**RECORDS SUPPLIED**
——————
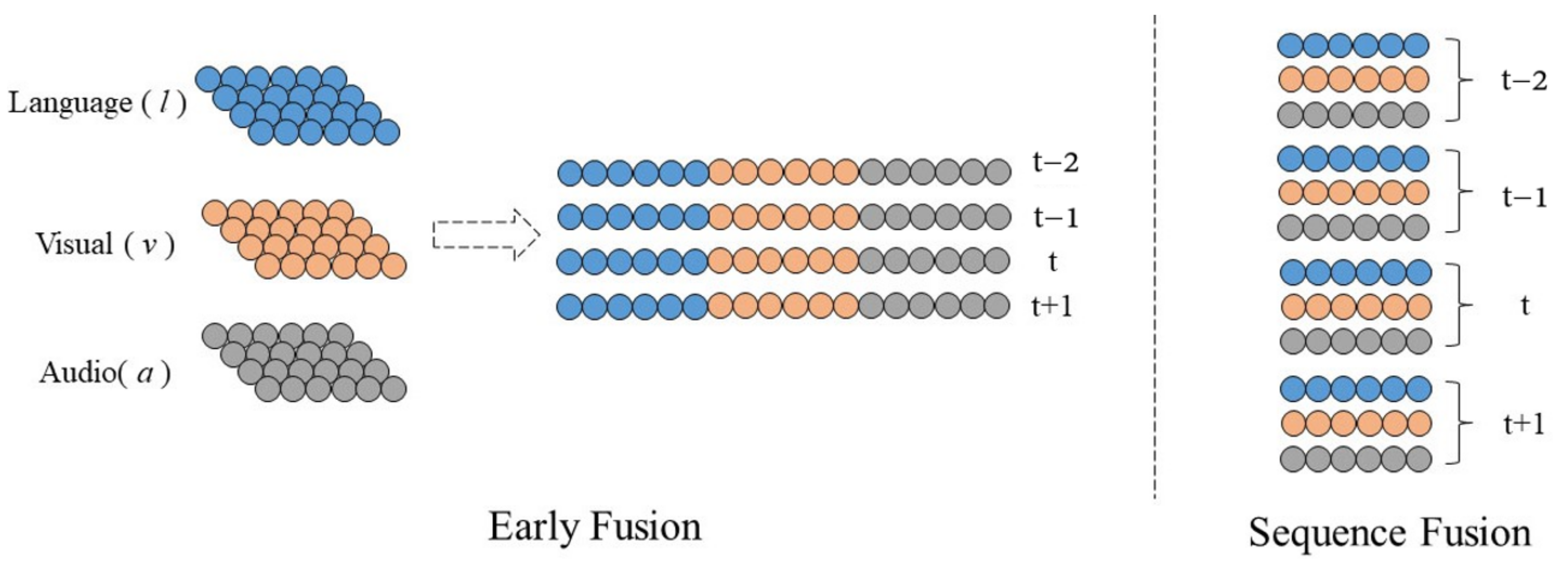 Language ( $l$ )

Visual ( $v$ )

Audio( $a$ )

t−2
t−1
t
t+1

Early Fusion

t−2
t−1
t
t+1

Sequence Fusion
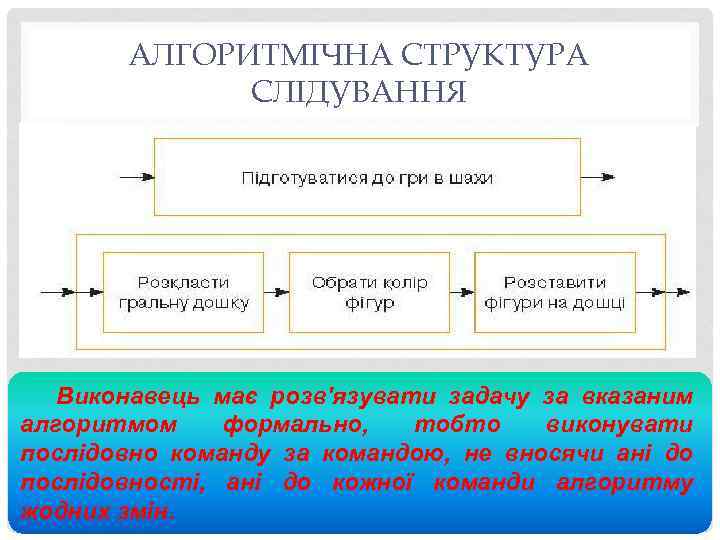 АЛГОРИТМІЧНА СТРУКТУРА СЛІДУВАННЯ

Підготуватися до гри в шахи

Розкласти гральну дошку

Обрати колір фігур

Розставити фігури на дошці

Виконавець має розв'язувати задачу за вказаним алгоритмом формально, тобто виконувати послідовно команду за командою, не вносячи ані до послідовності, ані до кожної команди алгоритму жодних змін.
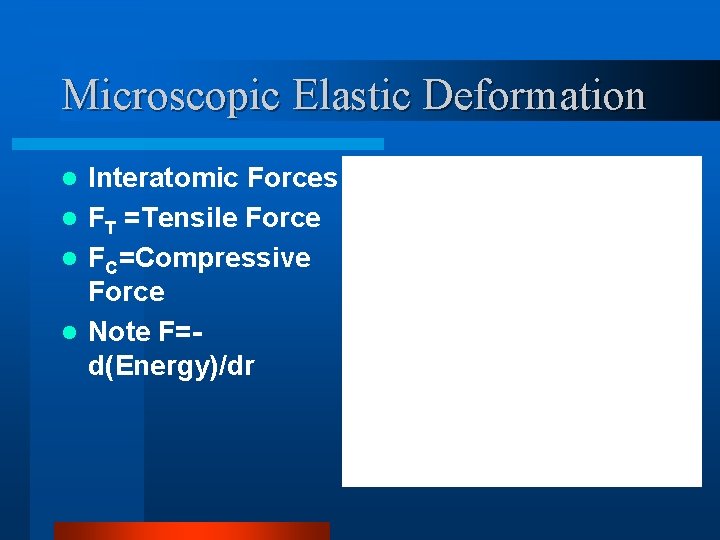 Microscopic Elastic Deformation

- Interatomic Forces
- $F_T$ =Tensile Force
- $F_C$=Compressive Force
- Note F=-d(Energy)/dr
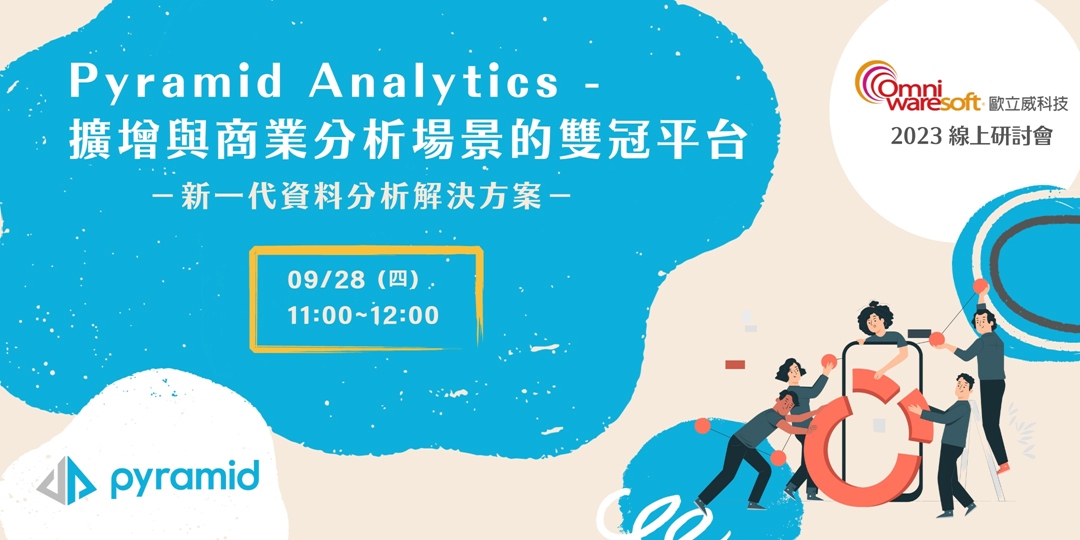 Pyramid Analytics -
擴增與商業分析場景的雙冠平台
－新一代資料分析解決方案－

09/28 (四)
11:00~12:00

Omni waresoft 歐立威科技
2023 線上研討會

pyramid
——————
**WHAT THE TASK REQUIRES**
Each line above should be returned exactly as it stands, minus any pictures.

**SOLVED EXERCISE**
 Language ( $l$ )

Visual ( $v$ )

Audio( $a$ )

t−2
t−1
t
t+1

Early Fusion

t−2
t−1
t
t+1

Sequence Fusion
 АЛГОРИТМІЧНА СТРУКТУРА СЛІДУВАННЯ

Підготуватися до гри в шахи

Розкласти гральну дошку

Обрати колір фігур

Розставити фігури на дошці

Виконавець має розв'язувати задачу за вказаним алгоритмом формально, тобто виконувати послідовно команду за командою, не вносячи ані до послідовності, ані до кожної команди алгоритму жодних змін.
 Microscopic Elastic Deformation

- Interatomic Forces
- $F_T$ =Tensile Force
- $F_C$=Compressive Force
- Note F=-d(Energy)/dr
 Pyramid Analytics -
擴增與商業分析場景的雙冠平台
－新一代資料分析解決方案－

09/28 (四)
11:00~12:00

Omni waresoft 歐立威科技
2023 線上研討會

pyramid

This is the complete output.